Ao todo, sete pessoas de Maringá vão para Joanesburgo. O número não corresponde nem a 3% da quantidade de moradores da cidade que foram assistir aos jogos da Copa da Alemanha, em 2006. "As agências esperavam uma procura muito maior", revela o presidente da Amav, Paulo Rodrigues.
"Na Copa de 2006, pelo menos 200 pessoas do município foram para a Alemanha", diz o gerente de turismo Natanael Rodrigues dos Santos Júnior. De acordo com a Amav, no mínimo 147 pacotes foram vendidos para a Alemanha em Maringá.
A reportagem entrevistou gerentes de diversas agências de viagens. Todos eles partilharam da opinião do presidente da Amav. No entanto, alertaram que o número de maringaenses que vão para a Copa pode ser maior, já que alguns clientes optam por comprar pacotes em outras cidades, notadamente São Paulo. Além disso, nem todas as agências responderam à pesquisa da Amav.
Explicações
Para os gerentes, vários fatores explicam a escolha dos maringaenses por não ir assistir aos jogos de perto. Em todas as entrevistas, os motivos apontados são praticamente idênticos.
Uma das gerentes, Denise Rodrigues, diz considerar que o motivo principal é o preço dos pacotes. Segundo ela, o pacote mais simples, de oito noites, sai por pouco mais de R$ 17 mil, tomando o câmbio do dólar a R$ 1,85. Se o cliente quer assistir a toda a competição, o pacote de 32 noites sai por pouco mais de R$ 58 mil. "Os preços são muitos elevados", disse.
A gerente Rosimeire Violi Ribeiro afirmou que, além dos preços, a segurança também foi um fator que afugentou muitos clientes. "Percebi isso quando eles [os clientes] vinham pesquisar pacotes para a Copa", contou. "Primeiro, eles se espantavam com os preços e, depois, ponderavam sobre a segurança do país, que tem um histórico de violência."

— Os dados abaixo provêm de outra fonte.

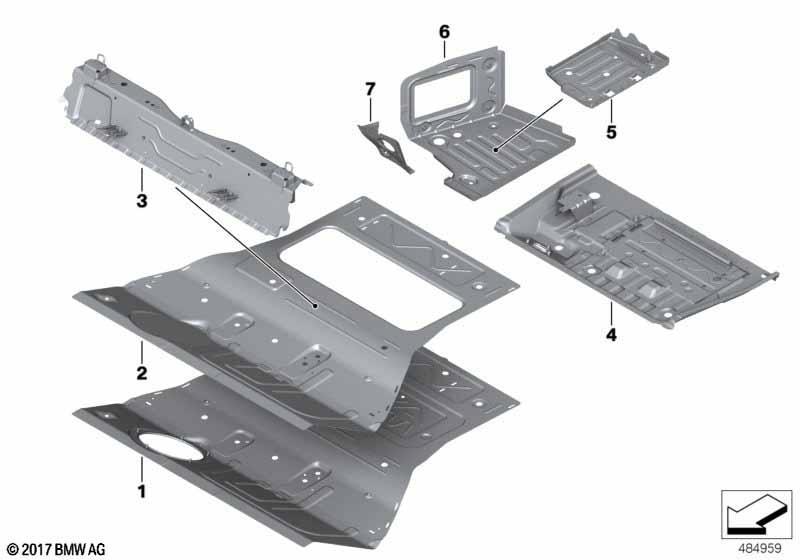 6
7
5
3
4
2
1
© 2017 BMW AG
484959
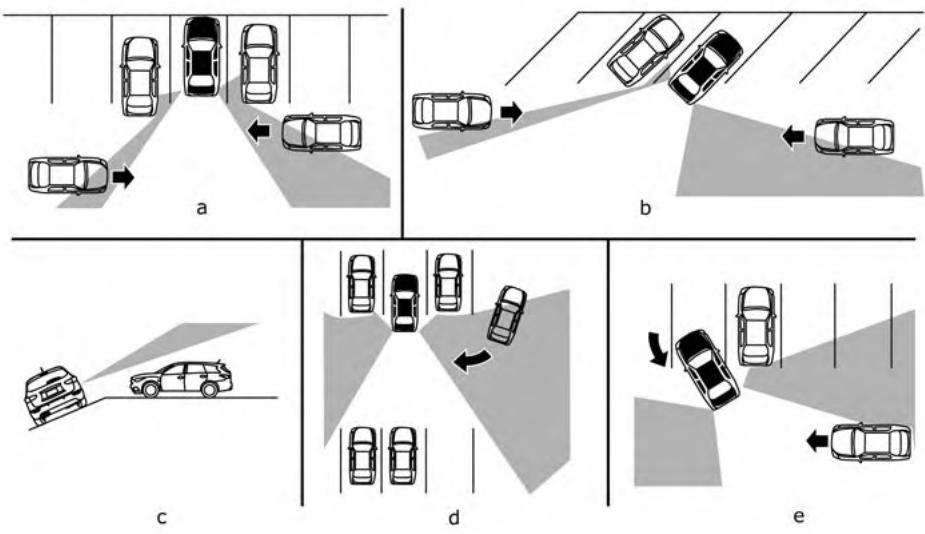 a

b

c

d

e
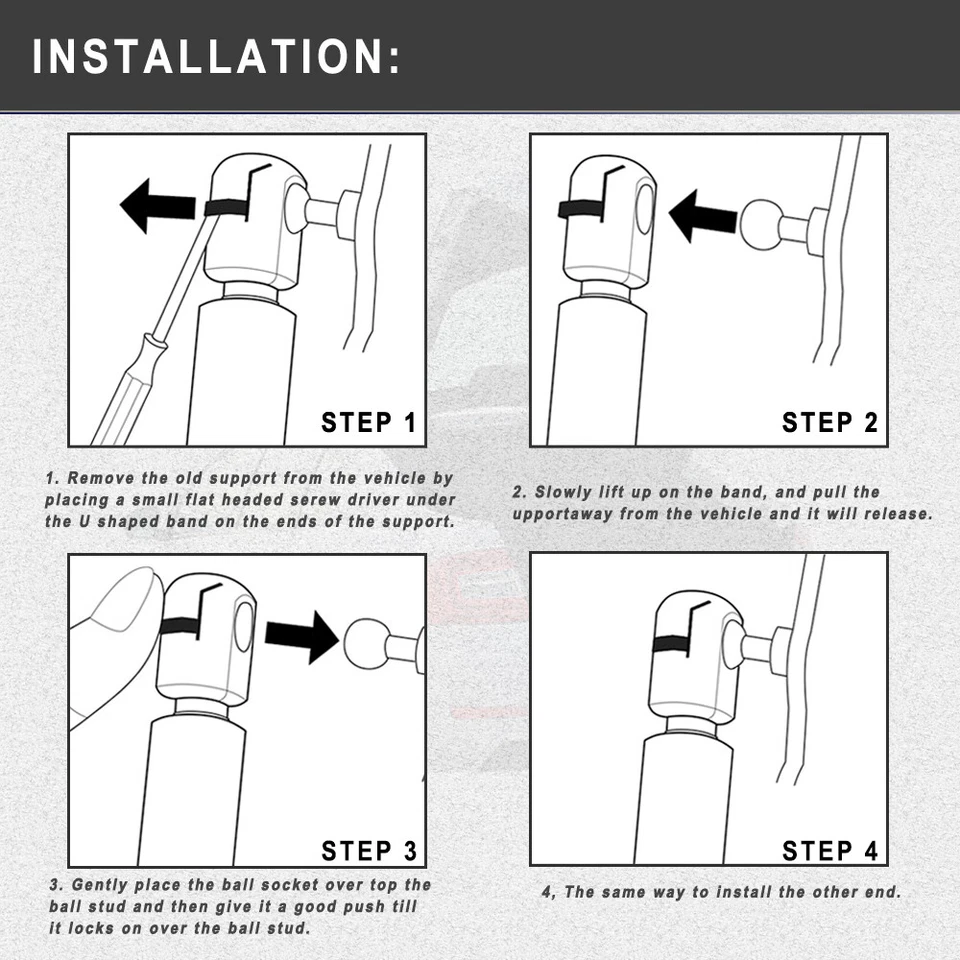 INSTALLATION:

STEP 1

1. Remove the old support from the vehicle by placing a small flat headed serew driver under the U shaped band on the ends of the support.

STEP 2

2. Slowly lift up on the band, and pull the upportaway from the vehicle and it will release.

STEP 3

3. Gently place the ball socket over top the ball stud and then give it a good push till it locks on over the ball stud.

STEP 4

4, The same way to install the other end.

Para o gerente Natanael Rodrigues dos Santos Júnior, o fator principal foi a vitória do Brasil na disputa pela sede da competição em 2014. "Antes de o Brasil ser escolhido, a procura era grande", contou. "Só que, depois disso, as pessoas estão preferindo guardar dinheiro, para assistir aos jogos no Brasil."
Outros motivos
Os entrevistados apontaram ainda outros possíveis motivos. Um deles, unânime, é a falta de interesse do turista brasileiro pela África. Segundo Júnior, o continente não está entre os mais badalados. "Houve uma época, durante a exibição da novela O Clone [exibida pela Rede Globo, entre 2001 e 2002], em que muitas pessoas foram para o Marrocos ou para o Egito, mas, hoje, vendo, no máximo, cinco pacotes para safári na África."
Para Denise, se a competição fosse realizada na Europa ou na América do Norte, a procura seria maior. "Na Europa, as pessoas podem viajar para vários países", disse. "Além disso, o preço para viajar pela Europa é muito mais barato do que ir para a África do Sul, sobretudo por conta da logística, porque são poucos os aviões que saem do Brasil para aquele continente."
Denise acrescenta, ainda, a epidemia da Gripe A H1N1 no ano passado. Segundo ela, a procura por pacotes enfraqueceu em função da doença.